# [本文抜粋]
:::::
彼女は日向おぼろの弟子だという。2人がかりで作った過去に転移できるシステムで、ハリケンジャーの3人を200年前に飛ばし、アウンジャたちの野望を打ち砕こうとしているようだ。なにわのおばちゃんといった風情のおぼろとはまるで異なるかわいらしい女の子だが、どうやら知的レベルは相当に高い様子。かわいくて賢いとか、最強すぎる。

また、「霞兄弟もお先してるっす」と言っていることから、20周年記念作にはゴウライジャーの2人も登場することが窺える。

新キャラをチラ見せし、懐かしいキャラの登場も滲ませながら、20周年記念作への期待を煽る本作だが、『ドンブラ』も現役戦隊として負けてはいない。

仮面ライダーシリーズでお馴染みの石田秀範監督が「あの子、いいな」と目をつけていた、なんてエピソードもあったほど、思い切りの良さと演技力の高さが魅力の志田こはくさん。そのこはく師匠演ずる鬼頭はるかが真骨頂を見せる。

ハリケンジャーとの出会いによって、最高の胸キュンシチュエーションを思いついたというはるかの妄想が始まる。屋上での告白という甘酸っぱいシチュエーションで、名乗りをあげる。
:::::
# [課題の指示]
ハリケンジャー20周年記念作と『ドンブラ』について述べた本文を、最後の文の後から引き継いで書き進めなさい。 これらの記録は、上の本文とは関係がありません。

# [所与の記録]
:::::
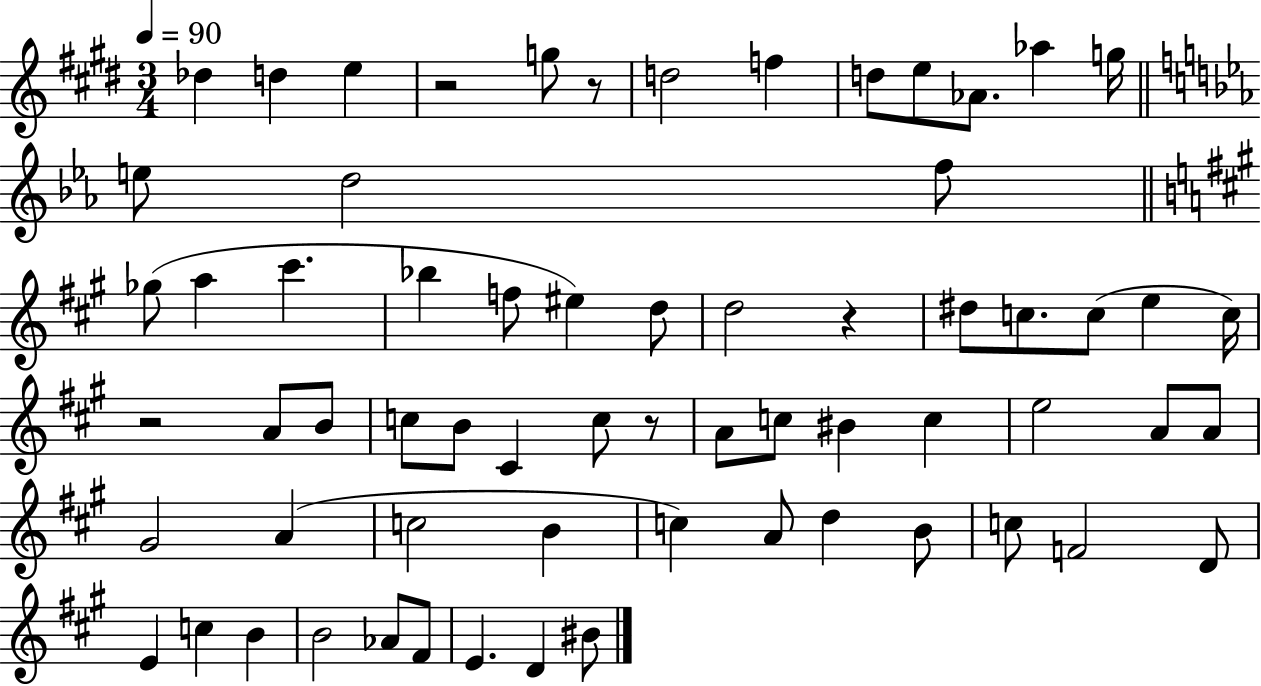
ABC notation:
:::::
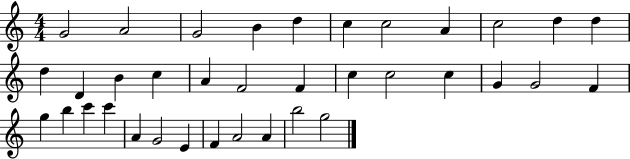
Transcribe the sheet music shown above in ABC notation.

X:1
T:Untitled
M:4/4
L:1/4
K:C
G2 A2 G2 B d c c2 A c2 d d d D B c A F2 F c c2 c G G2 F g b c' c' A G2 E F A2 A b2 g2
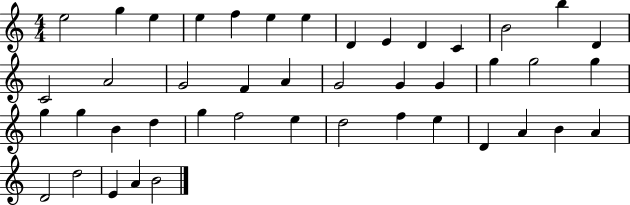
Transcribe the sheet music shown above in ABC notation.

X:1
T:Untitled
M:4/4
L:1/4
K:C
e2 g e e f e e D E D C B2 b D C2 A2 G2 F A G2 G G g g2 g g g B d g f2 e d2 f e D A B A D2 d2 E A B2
:::::
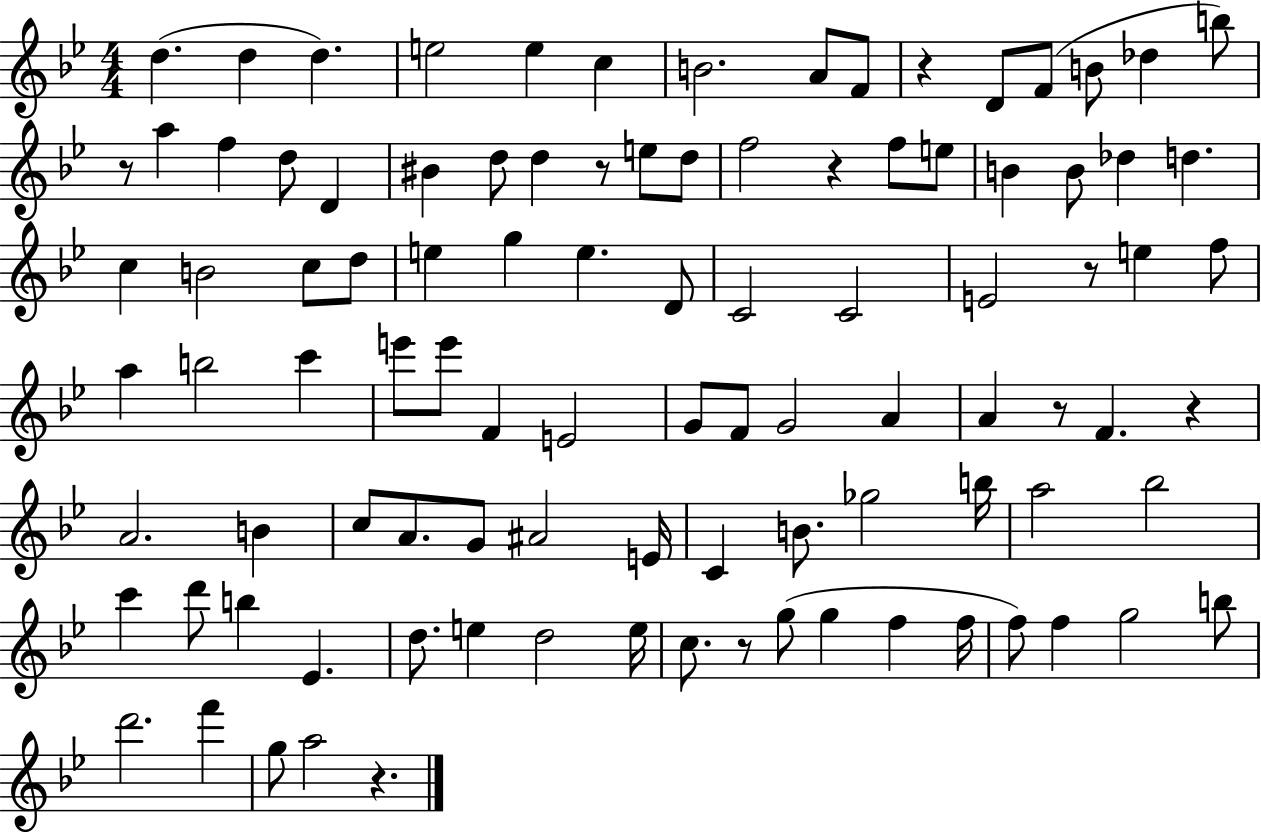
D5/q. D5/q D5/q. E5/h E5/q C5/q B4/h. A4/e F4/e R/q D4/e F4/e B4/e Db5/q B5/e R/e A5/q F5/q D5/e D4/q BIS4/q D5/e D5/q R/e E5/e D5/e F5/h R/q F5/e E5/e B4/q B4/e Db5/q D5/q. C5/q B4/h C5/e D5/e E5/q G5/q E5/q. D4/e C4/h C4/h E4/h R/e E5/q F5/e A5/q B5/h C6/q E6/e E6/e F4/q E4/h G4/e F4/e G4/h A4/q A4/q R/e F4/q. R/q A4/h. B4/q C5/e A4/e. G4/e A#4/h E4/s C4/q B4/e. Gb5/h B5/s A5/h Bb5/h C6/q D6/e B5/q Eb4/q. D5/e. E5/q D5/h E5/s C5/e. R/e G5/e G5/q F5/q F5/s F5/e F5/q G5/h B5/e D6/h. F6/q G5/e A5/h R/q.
:::::
# [解答]
名乗りをあげるシノビ子

「人も知らず世も知らず、鬼となりてあなたの心を狙い撃つ。恋忍・シノビ子。あ゛あ゛〜参・上〜〜!!」と見栄を切るシーンは何度見ても笑ってしまう。しかも同時配信されているオーディオコメンタリーによれば、この雄叫びは志田さんのアドリブであるらしい。控えめに言っても天才だろう。

しかし最後には、先ほど登場した萌瑠によってハリケンジャーと共に行動していた時の記憶を消されてしまい、新作マンガのアイデアはなかったことになってしまう。さらに何故かめちゃくちゃになっている喫茶どんぶらを見て「なんじゃこりゃあ〜!?」と、『太陽にほえろ』の松田優作ばりの雄叫びを上げたところで物語の幕は閉じる。ラストを飾るのは『ハリケンジャー』のエンディングテーマ「いま 風のなかで」だ。マジで最高すぎた。

17分ほどの短編と聞けば、物語としても20周年記念作としても中途半端な印象を受けるが、2023年初夏にVシネクスト新作として公開される『忍風戦隊ハリケンジャーでござる!シュシュッと20th anniversary』の前日譚となっていることを知れば違和感は1ミリもない。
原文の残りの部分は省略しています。